◆ **Challenge**
Render the listing as a numbered list, from its opening line through the line containing "396H117L125 419H156V427L194 419L202", with both of those lines included and any blank lines omitted.

>> Begin

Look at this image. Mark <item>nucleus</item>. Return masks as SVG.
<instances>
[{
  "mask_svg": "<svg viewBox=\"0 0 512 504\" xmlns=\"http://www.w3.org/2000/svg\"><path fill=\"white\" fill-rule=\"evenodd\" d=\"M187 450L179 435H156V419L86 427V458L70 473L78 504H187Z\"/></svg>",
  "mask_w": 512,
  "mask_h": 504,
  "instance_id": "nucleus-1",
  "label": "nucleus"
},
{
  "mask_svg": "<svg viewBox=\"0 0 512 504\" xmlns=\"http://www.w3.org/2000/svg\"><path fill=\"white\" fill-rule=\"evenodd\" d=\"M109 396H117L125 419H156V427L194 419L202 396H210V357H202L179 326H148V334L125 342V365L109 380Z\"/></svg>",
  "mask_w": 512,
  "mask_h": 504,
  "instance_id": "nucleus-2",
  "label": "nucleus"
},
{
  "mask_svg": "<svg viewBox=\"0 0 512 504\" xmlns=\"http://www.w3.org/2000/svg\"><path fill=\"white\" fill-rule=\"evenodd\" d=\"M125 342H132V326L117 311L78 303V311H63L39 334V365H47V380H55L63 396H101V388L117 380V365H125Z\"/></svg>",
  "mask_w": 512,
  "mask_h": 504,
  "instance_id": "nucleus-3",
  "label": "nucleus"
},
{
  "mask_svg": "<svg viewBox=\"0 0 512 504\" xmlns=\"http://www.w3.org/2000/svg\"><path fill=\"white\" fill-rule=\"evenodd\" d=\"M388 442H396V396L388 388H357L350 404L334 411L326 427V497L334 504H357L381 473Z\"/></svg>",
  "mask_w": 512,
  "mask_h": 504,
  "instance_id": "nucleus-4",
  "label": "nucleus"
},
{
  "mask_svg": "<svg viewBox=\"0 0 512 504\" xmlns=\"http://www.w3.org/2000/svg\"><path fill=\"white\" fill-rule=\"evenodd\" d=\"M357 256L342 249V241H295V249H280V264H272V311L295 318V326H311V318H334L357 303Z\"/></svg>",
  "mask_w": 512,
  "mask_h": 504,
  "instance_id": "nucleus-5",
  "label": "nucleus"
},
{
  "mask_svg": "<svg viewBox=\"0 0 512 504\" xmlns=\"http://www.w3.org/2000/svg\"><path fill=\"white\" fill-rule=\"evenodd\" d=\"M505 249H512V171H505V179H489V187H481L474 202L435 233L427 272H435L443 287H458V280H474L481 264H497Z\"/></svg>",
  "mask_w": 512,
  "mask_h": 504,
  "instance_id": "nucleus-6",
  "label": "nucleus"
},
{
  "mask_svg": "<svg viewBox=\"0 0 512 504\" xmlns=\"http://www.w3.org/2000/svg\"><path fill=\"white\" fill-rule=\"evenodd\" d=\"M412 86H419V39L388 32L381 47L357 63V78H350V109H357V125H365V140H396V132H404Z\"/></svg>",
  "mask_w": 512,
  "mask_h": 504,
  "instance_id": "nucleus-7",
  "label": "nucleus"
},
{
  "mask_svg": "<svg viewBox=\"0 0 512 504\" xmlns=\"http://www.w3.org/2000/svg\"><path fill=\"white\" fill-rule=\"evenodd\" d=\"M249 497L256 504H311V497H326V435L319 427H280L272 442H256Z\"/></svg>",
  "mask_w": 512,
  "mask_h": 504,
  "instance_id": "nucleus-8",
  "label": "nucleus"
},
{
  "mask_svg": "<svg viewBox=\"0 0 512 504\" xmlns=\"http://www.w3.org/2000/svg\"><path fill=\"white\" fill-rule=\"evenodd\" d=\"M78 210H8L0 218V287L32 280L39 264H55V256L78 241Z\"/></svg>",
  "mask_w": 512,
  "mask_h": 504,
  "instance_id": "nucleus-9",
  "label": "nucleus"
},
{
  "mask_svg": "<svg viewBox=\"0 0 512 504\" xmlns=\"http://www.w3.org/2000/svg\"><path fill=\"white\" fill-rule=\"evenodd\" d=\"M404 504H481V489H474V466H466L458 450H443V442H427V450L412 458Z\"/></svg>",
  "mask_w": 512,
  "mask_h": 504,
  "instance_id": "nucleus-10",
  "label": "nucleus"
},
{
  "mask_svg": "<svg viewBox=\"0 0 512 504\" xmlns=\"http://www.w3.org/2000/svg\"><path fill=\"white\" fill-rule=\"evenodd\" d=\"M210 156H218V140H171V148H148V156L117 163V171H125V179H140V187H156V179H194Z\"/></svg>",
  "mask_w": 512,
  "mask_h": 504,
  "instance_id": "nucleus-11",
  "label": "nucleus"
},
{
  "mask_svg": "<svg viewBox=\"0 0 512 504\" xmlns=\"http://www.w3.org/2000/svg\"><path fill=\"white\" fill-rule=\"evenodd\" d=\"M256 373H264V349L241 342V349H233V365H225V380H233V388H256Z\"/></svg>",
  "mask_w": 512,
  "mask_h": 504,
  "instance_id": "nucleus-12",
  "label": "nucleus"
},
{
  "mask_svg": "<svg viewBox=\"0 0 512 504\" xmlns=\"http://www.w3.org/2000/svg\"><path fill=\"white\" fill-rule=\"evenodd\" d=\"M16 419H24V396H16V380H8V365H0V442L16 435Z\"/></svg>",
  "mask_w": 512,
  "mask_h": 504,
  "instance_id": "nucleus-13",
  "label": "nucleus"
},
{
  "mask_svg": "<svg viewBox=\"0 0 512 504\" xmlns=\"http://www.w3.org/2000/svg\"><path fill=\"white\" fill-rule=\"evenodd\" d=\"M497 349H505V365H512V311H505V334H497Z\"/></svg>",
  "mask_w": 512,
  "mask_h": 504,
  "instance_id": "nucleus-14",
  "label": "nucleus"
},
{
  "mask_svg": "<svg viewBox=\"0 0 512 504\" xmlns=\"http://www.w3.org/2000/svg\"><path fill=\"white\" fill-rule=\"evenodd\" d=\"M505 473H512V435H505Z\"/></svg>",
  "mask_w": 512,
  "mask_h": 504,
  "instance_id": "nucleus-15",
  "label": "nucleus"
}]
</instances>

>> End

◆ **Output of the exercise**
1. Look at this image. Mark <item>nucleus</item>. Return masks as SVG.
2. <instances>
3. [{
4.   "mask_svg": "<svg viewBox=\"0 0 512 504\" xmlns=\"http://www.w3.org/2000/svg\"><path fill=\"white\" fill-rule=\"evenodd\" d=\"M187 450L179 435H156V419L86 427V458L70 473L78 504H187Z\"/></svg>",
5.   "mask_w": 512,
6.   "mask_h": 504,
7.   "instance_id": "nucleus-1",
8.   "label": "nucleus"
9. },
10. {
11.   "mask_svg": "<svg viewBox=\"0 0 512 504\" xmlns=\"http://www.w3.org/2000/svg\"><path fill=\"white\" fill-rule=\"evenodd\" d=\"M109 396H117L125 419H156V427L194 419L202 396H210V357H202L179 326H148V334L125 342V365L109 380Z\"/></svg>",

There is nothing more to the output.